— start DOCUMENT SECTION —

Bein Adam Le-chavero: Ethics of Interpersonal Conduct

By Rav Binyamin Zimmerman

 

 

Shiur #25: The Mutual Responsibilities of Employer and Employee

 

 

The Holiness of Treating Employees Properly

 

Parashat Kedoshim, which features the Torah’s recipe for a life of holiness, contains many interpersonal mitzvot that are necessary ingredients for true holiness. A number of them, such as the prohibition of hatred and the mitzva to love one’s fellow Jew, are basic. Others, notably a number of respectable business practices, are undoubtedly important, but do not at first glance seem to typify holy behavior. Their appearance in Parashat Kedoshim indicates that the workplace is not only a venue in which to make money and support a family, but an essential part of a religious lifestyle.

 

The relevant mitzvot discussed in Kedoshim relate to accusations of financial impropriety, financial disputes, and treatment of employees, among other areas. Notably, these mitzvot appear alongside various general monetary prohibitions, such as robbery. Though they might appear to differ radically, the Torah does not seem to think that they do:

 

You shall not withhold that which is due your neighbor and you shall not rob [him]. You shall not leave the wages earned by a day laborer overnight until morning. (Vayikra 19:13)

— end DOCUMENT SECTION —

**TASK LIST**
A. From the shiur on the responsibilities of employer and employee, list the areas it names for the mitzvot in Kedoshim.
B. Continue the shiur on employer and employee responsibilities from the point where it stops.

— start EXTRACTED MATERIAL —

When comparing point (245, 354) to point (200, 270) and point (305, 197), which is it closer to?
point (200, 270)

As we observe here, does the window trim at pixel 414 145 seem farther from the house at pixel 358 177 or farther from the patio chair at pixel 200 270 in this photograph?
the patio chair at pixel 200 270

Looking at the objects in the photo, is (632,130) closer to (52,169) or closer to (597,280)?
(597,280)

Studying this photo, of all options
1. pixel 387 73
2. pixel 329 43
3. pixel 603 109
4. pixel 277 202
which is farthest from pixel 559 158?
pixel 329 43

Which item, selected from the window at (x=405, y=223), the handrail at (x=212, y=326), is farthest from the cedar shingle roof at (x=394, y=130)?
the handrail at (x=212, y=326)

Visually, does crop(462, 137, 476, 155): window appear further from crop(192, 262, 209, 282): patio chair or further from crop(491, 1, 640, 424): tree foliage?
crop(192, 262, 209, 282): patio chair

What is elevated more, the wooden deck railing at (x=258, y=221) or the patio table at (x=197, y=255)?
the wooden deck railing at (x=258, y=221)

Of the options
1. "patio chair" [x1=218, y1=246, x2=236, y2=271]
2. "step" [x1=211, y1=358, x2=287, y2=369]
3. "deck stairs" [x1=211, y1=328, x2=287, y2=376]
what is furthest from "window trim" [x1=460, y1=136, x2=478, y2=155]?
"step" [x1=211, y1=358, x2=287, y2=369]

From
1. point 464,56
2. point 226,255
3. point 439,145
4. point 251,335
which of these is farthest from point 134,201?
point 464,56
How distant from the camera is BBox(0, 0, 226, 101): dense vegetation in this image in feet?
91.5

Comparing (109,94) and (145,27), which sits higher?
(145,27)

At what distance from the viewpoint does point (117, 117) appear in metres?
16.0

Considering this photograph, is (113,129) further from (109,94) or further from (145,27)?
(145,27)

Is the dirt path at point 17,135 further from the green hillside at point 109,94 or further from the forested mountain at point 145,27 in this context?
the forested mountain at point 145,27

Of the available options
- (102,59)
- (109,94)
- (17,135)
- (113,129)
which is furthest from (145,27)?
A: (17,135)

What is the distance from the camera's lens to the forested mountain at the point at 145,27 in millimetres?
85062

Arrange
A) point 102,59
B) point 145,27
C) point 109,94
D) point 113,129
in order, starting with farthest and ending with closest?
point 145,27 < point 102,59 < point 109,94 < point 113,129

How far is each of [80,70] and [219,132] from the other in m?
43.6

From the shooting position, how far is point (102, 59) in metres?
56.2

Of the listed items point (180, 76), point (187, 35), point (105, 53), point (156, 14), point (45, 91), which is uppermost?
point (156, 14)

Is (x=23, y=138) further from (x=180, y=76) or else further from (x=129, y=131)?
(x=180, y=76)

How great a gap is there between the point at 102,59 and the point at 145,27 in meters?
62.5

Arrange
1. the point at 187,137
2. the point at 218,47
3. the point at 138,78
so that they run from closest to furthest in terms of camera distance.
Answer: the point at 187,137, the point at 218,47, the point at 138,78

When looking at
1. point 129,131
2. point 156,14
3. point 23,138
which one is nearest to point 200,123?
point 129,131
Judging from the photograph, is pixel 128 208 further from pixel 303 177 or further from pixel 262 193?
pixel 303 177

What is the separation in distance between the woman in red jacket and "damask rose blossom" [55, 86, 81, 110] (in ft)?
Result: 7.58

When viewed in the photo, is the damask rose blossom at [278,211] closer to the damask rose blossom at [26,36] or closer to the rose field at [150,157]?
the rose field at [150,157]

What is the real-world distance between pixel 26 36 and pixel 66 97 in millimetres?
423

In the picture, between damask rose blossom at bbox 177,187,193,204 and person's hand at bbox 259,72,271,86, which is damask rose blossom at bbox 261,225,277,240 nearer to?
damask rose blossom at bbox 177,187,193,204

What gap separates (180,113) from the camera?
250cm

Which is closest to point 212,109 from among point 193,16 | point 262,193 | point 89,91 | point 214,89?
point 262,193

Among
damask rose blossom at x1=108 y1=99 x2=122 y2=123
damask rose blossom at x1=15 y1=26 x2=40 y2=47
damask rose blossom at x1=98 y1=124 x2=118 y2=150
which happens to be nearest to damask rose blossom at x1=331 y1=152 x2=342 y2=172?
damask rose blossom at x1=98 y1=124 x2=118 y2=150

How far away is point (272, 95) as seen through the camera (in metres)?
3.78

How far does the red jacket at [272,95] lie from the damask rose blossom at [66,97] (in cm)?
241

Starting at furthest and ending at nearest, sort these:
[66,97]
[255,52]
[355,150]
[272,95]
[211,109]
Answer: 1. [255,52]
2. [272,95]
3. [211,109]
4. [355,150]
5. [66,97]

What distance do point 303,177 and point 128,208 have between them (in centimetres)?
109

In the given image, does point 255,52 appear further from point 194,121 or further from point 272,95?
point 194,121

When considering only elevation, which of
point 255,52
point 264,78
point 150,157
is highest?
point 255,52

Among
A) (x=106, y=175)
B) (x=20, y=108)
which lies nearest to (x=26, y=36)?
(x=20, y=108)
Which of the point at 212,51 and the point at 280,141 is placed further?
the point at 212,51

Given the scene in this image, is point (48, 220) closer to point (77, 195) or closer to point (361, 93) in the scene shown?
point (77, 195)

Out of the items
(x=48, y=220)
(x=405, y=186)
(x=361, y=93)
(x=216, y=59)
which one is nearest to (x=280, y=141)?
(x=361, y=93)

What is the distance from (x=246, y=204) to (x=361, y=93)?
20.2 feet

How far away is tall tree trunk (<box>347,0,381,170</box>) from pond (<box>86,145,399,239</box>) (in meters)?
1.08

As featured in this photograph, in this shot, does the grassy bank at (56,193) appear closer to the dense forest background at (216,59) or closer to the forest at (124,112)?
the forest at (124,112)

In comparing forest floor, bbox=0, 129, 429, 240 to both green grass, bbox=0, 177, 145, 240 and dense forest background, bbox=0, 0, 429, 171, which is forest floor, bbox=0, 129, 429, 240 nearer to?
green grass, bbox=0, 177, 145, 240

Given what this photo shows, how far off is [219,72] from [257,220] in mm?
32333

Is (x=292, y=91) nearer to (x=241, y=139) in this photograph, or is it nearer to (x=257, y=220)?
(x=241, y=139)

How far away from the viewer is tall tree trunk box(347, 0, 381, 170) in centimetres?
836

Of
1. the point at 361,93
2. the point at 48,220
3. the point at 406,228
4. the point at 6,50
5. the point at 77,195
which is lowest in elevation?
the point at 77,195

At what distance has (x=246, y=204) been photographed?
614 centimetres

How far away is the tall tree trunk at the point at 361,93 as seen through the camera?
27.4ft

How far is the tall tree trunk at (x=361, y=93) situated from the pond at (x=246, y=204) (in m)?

— end EXTRACTED MATERIAL —

**RESPONSES TO THE TASKS**
A.
- Accusations of financial impropriety
- Financial disputes
- Treatment of employees

B.
 

This verse contains three presumably distinct prohibitions. The first and last focus on employees, while the second applies generally. We already discussed the prohibition of robbery in the past (Year 1, Lesson 25), showing how the placement of this prohibition and that of theft in Parashat Kedoshim indicate far-reaching mitzvot that engender holiness by proscribing even certain actions that would not otherwise be considered stealing.

 

The juxtaposition of the prohibitions of robbery and failing to pay employees punctually indicates that there is a relationship between the first, general injunction against illegally taking another person’s money, and the second, specific mitzva pertaining to an employee’s wages. Indeed, the Gemara (Bava Metzia 111a) sees deprivation of wages as a form of robbery, as it too entails depriving another of money that is rightfully his:

 

Deprivation of wages is also robbery. Then why did the Torah address them separately? So that one would thus violate two prohibitions.

 

Based solely on the Gemara, we might believe that deprivation of wages is nothing more than a form of robbery in which one withholds money due a worker. We could debate whether this is worse than grabbing something out of another person’s hands, as it shows a lack of appreciation of one’s worker, or perhaps less bad. The placement of this mitzva in Kedoshim, however, makes clear that beyond robbery and mishandling money, it contains another element: that of the proper attitude and approach to one’s employees.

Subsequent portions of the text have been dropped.